──────── READING TEXT ────────

How can art be co-created with a plumber, a microbiologist and an artist?
Saturday 6 September, 2-3.30pm
With Eugenia Lim, Jonni Te Waa, Lucien Alperstein
Facilitated by Rachael Kiang
How can art be co-created with a plumber, a microbiologist and an artist?
Hear from the creative team behind the new commission for Gut Waters PIPES about making art with non-art skills and knowledge. A robust discussion that will inspire working across disciplines in creative and other settings.
PIPES is a fountain and site-specific sculpture commissioned for Gut Waters. It is the result of a collaboration between artist Eugenia Lim and Western Sydney based plumber and gas fitter Jonni Te Waa. PIPES explores connections between our body’s ‘internal plumbing’ and the sanitation systems that shape our cities and rivers. It takes a playful, ecological and relational approach to bodies and the systems they are enmeshed within.

──────── MATERIAL SUPPLIED ────────

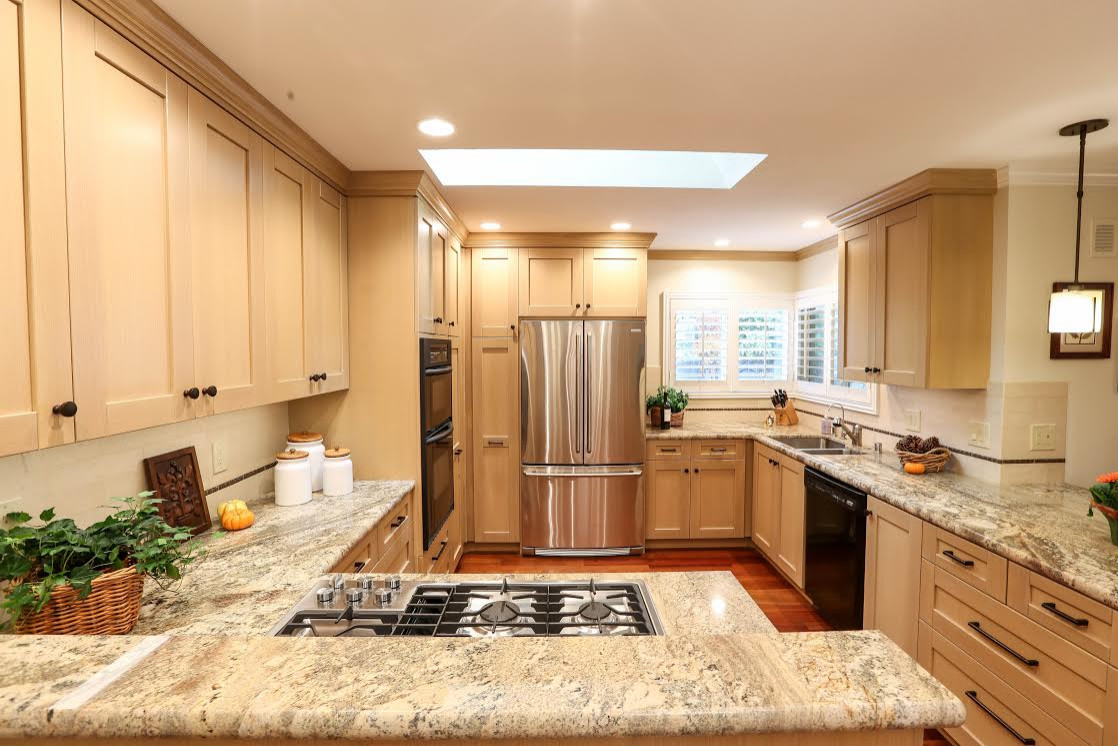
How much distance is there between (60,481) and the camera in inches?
57.7

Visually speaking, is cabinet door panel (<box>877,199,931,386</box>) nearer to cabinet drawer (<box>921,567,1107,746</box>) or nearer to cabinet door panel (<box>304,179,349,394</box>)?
cabinet drawer (<box>921,567,1107,746</box>)

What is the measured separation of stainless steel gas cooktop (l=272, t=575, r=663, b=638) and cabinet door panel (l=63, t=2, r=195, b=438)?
0.65 metres

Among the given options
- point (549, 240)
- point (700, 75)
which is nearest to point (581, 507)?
point (549, 240)

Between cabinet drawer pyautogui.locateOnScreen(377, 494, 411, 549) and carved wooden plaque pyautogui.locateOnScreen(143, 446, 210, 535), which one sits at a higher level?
carved wooden plaque pyautogui.locateOnScreen(143, 446, 210, 535)

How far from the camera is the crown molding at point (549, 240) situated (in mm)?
4027

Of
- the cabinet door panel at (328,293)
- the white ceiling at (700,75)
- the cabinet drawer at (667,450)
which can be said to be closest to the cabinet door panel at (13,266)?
the white ceiling at (700,75)

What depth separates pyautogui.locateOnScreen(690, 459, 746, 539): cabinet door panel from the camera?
4223 millimetres

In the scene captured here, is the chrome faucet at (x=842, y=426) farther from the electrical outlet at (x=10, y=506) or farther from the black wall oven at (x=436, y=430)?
the electrical outlet at (x=10, y=506)

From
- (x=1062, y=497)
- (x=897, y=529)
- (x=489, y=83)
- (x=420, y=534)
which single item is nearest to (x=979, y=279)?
(x=1062, y=497)

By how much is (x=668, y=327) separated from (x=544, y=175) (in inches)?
87.5

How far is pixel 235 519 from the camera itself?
1981 mm

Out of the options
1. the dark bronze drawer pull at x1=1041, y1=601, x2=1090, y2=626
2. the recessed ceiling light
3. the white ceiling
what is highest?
the recessed ceiling light

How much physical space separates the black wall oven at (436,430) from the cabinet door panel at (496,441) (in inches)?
23.5

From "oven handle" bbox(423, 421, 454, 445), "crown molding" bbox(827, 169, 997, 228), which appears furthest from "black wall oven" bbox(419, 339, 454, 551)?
"crown molding" bbox(827, 169, 997, 228)
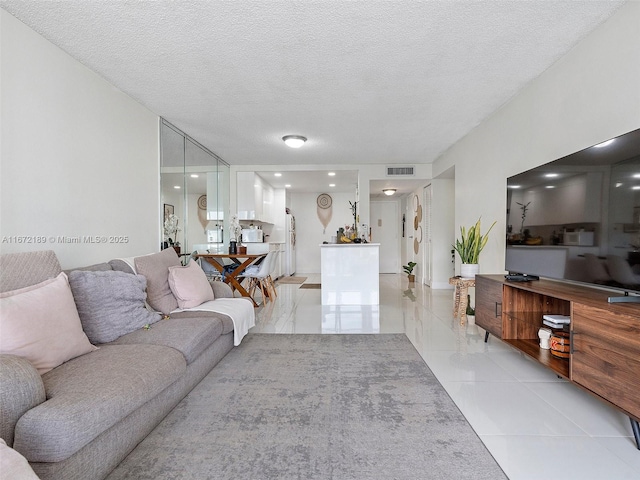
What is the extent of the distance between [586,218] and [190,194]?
442 centimetres

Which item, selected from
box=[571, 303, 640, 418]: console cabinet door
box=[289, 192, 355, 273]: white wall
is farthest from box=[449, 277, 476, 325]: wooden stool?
box=[289, 192, 355, 273]: white wall

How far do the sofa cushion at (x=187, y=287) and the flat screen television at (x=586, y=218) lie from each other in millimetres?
2739

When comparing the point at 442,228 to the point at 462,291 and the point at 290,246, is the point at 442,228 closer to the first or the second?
the point at 462,291

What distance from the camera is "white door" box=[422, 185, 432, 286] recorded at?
6691mm

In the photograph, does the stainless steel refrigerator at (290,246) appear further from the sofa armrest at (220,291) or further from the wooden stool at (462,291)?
the wooden stool at (462,291)

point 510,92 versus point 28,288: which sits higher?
point 510,92

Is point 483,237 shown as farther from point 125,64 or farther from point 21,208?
point 21,208

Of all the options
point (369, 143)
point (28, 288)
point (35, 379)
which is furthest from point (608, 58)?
point (28, 288)

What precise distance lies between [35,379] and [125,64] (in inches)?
A: 99.3

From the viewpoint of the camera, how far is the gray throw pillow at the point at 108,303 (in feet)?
6.17

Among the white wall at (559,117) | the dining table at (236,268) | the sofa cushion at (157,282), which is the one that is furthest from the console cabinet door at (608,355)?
the dining table at (236,268)

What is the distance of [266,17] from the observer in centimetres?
208

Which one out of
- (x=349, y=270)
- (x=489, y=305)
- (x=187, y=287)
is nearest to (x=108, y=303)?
(x=187, y=287)

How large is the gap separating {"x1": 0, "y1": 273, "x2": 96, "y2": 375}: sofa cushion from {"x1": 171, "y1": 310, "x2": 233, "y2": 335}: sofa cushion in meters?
0.80
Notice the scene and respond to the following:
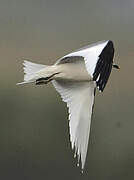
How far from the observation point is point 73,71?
2.31 ft

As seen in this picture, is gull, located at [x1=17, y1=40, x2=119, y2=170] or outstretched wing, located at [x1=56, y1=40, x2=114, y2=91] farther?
gull, located at [x1=17, y1=40, x2=119, y2=170]

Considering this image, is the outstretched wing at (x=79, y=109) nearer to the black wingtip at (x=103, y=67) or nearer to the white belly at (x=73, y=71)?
the white belly at (x=73, y=71)

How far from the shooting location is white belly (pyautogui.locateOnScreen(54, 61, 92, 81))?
2.29 ft

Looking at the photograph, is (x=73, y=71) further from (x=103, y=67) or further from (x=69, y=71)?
(x=103, y=67)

────────

__ACTIVITY LIST__.
a - List every person named in the event listing.
b - Answer these from the event listing:
(i) On what day and at what time does the discussion take place?
(ii) Who facilitates the discussion?
(iii) What kind of work is PIPES?

__YOUR WRITTEN ANSWERS__.
a - Eugenia Lim, Jonni Te Waa, Lucien Alperstein, Rachael Kiang

b -
(i) Saturday 6 September, 2-3.30pm
(ii) Rachael Kiang
(iii) A fountain and site-specific sculpture commissioned for Gut Waters